Женщина с восковым лицом в этом стихотворении Мандельштама, одного из последних, написанных им в 1937 году, — это Люба Козинцева, которая после наступления комендантского часа мечется по улицам Киева в поисках Ильи[111].
Козлов отпущения искали недолго. Киевская «желтая» газета «Вечерние огни» так освещала текущие события: те, кто не присоединился к исходу и остался в городе для того, чтобы стрелять по деникинским добровольцам и дожидаться возвращения красных, — это в основном «еврейская молодежь, на три четверти состоящая из коммунистов»[112]. Далее приводился список фамилий и адресов еврейских изменников. Началась охота на людей. По городу катилась волна погромов. «…Разъяренная толпа после прихода белых ловила рыжих женщин и буквально разрывала их на части с криками, что это чекистка Роза. На наших глазах уничтожили нескольких женщин. <…> Жители охраняли дома и при появлении солдат били в медные тазы и вопили. Вой стоял по всем улицам. На улицах валялись трупы. Это было озверение гражданской войны»[113], — рассказывает Надежда Мандельштам. Еврейские вопли и крик запали в память свидетелей. В 1928 году Эренбург напишет в рассказе о еврейском погроме «Старый скорняк»: «А люди?.. Люди кричат. Зачем?.. Что пользы в крике?.. Об этом они не думают. Они кричат просто и непоправимо. Крик одного подхватывается всеми, он заражает квартиру, этаж, и вот уже не человек кричит, кричит дом, высокий черный корпус, каменная коробка среди темноты и топота»[114].

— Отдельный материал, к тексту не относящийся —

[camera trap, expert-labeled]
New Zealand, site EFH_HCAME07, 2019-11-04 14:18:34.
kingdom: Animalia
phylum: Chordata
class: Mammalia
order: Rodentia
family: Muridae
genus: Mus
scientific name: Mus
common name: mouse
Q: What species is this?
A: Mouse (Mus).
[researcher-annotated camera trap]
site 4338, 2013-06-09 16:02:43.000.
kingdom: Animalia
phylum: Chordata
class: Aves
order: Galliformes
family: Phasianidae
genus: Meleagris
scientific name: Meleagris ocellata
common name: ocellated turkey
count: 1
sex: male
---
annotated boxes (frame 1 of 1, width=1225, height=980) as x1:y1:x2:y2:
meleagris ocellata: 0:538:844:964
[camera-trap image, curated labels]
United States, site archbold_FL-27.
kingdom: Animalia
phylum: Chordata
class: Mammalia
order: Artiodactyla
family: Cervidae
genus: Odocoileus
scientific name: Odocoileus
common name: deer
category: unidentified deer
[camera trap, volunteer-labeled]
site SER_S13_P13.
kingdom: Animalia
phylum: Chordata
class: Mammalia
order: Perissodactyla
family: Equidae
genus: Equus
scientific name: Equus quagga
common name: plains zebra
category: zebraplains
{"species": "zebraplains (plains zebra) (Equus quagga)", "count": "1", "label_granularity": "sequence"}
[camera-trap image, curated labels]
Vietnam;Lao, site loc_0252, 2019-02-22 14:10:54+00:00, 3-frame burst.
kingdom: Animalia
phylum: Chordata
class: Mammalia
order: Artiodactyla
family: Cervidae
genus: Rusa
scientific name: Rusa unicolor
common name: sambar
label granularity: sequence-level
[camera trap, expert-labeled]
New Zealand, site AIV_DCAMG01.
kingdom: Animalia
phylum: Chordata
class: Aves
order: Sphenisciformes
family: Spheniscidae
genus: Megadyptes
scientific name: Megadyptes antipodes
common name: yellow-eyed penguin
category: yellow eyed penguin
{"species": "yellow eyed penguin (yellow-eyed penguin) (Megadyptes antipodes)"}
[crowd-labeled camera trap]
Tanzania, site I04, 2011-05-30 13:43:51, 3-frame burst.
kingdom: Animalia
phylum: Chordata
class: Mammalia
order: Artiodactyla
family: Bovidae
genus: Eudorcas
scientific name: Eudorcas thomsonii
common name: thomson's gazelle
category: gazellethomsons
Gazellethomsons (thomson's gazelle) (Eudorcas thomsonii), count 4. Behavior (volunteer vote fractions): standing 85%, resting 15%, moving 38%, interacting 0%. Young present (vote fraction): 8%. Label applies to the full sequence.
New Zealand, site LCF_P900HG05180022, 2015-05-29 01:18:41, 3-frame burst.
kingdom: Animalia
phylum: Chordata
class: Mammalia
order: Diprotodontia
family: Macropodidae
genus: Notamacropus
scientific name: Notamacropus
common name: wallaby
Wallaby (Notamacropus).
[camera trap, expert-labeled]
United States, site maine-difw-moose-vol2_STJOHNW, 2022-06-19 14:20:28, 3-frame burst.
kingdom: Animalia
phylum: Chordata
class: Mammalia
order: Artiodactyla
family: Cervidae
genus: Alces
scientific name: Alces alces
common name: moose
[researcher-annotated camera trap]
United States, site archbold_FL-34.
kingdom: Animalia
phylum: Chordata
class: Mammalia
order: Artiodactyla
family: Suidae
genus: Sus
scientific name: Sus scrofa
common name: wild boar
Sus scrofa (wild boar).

Возмущение погромами было так велико, что затронуло даже ближайшее окружение генерала Деникина. Василий Шульгин, редактор газеты «Киевлянин», бывший депутат Государственной Думы, монархист, в 1911 году выступавший в Думе с резкой критикой действий правительства в связи с фальсифицированным антисемитским «делом Бейлиса», был потрясен средневековым призраком, вернувшимся на улицы Киева. Вслушиваясь в еврейские вопли, называя погромы «пыткой страхом», Шульгин ставит вопрос: сумеют ли евреи извлечь урок из этого опыта, понять в конце концов, что означает натравливать один класс на другой, проповедовать учение Карла Маркса? Евреи спровоцировали «женственную натуру» русского народа, им надо покаяться, публично отречься от большевизма[115].
Смогут ли евреи понять это? Эренбург откликается на вопрос Шульгина в статье под названием «О чем думает жид?»: «Я не потерял веры, я не разлюбил. Я только понял, что любовь тяжела и мучительна, что надо научиться любить. <…> Любить, любить во что бы то ни стало! <…> Кто любит мать свою за то, что она умна или богата, добра или образованна? Любить не „за то“, а „несмотря на то“, любить потому, что она мать.<…> Я благословляю Россию, порой жестокую и темную, нищую и неприютную. Благословляю ее некормящие груди, плетку в руке… В эти ночи „пытка страхом“ была шире и страшнее, чем думает Шульгин. Не только страх за тех, кого громили, но и за тех, кто громил. Не только за часть, евреев, но и за целое, Россию… Этот маленький трехцветный флажок перед моими окнами говорит о том, что вновь открыт для жаждущих источник русской культуры, питавший все племена нашей родины… И теперь я хочу обратиться к тем евреям, у которых, как у меня, нет другой родины, кроме России, которые все плохое и хорошее получили от нее, с призывом провести сквозь эти ночи светильники любви»[116].
Бесконечное бегство
Жизнь шла своим чередом: первая волна погромов прошла, однако в любой момент расправы могли возобновиться. Красная армия готовилась перейти в наступление. Эренбург и Люба при первой же возможности покинули Киев и отправились в Крым, в Коктебель к Максимилиану Волошину. Путешествие было опасным, но оставаться в городе было еще страшнее: «Мы ехали неделю до Харькова. На станциях в вагоны врывались офицеры или казаки: „Жиды, коммунисты, комиссары, выходи!..“ <…> Мы ехали добрый (нет, недобрый) месяц, зарывались в темные углы теплушек, валялись в трюме пароходов, среди больных сыпняком, которые бредили и умирали, лежали, густо обсыпанные вшами. Снова и снова раздавался монотонный крик: „А кто здесь пархатый?..“ Вши и кровь, кровь и вши…»[117] И все же им повезло. На барже, шедшей из Мариуполя в Феодосию, Эренбурга спас белый офицер, вырвав его из рук казака, намеревавшегося «окрестить» еврея в ледяной воде.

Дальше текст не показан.